De R. para F.

Esto puede ser una carta sin serlo, F. Me gusta la idea de contártelo a ti. Tarde o temprano lo haría. Te miré testigo en el amplio sentido de la palabra, ese hermoso artefacto que lo posee todo, que habita las cosas que el mundo nos pone enfrente. Así que eres mi declarante, Floridalma, un ser que escucha, que atiende, que lee.

No pretendo definir el amor ni sus desventuras, porque nadie nace sabiendo qué es.

Y es que hablar del amor no es cosa fácil. Nada simple es intentar descifrar los códigos del corazón donde se dice que habita. Al amor te lo platican. Te lo dicen. Lo contienen las cartas como ésta, las tarjetas, las flores perfumadas en las esquinas. Hablan de él como si se tratara del agua o del aire: algo ineludible, algo que está ahí siempre, que lo vives como parte sustancial en los suspiros y en la sed.

El amor, no obstante las metáforas que lo invocan, no se bebe o se respira como tal. Palpita. No junto al corazón. Tiene su ritmo, su compás. Sus formas propias de evidenciarse, de volverse real y desaparecer, de ser intermitente o acosar hasta sacarnos el soplo de los pulmones y amotinarse impasible en busca de ser olvidado. Tiene también sustancia. Se unge, como un perfume antiguo, lejano, de mujer vieja, de abuela. Se vuelve caricia o sofoco. El amor es tantas cosas y tan pocas. Nace de un puñado de razones inocuas y se vuelve vendaval, noche honda, abismo, y nace de nuevo como una luz limpia, como cuando las estrías luminosas de las cortinas dibujan en la cama su voluntad en destellos.

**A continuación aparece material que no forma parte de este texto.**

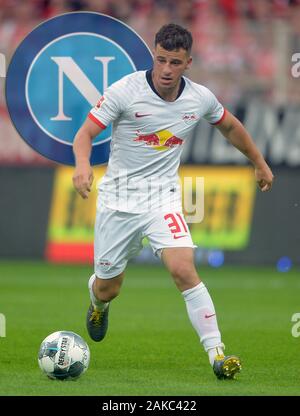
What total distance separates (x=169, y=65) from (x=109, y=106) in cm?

Uno piensa en el amor e imagina la abundancia, el desbordamiento, la catarata infinita. Pero el amor nace de algo tan nimio como unos dedos sobre el canto de un libro, donde el color de la piel sobre la cubierta parda contrasta su lisura con lo rugoso.

En algo tan simple y transitorio como dos miradas, nace el amor, esa idea descabellada que es toda desconocimiento.

Dicen que somos materia que vibra, que pulsa, sustancia imparable. En esos estertores invisibles se encuentra el empate de las almas y su ritmo: el encuentro de dos, el hallazgo que no es fortuito ni tiene lugar en la sorpresa. No, es algo escrito en la epidermis. Lo encuentras bajo una lámpara, un pino, una fronda vaporosa, un acorde casi mudo, un evento que cobra vida en el oscuro centro que nos mueve, nos trastoca. Con él llegan la vida toda y la muerte al mismo tiempo.

El amor es una selva de sorpresas. Una ramada que inventa un vuelo y una caída.

Así nací en el amor, Floridalma, ya te contaré lo que sigue, pronto, sin prisa.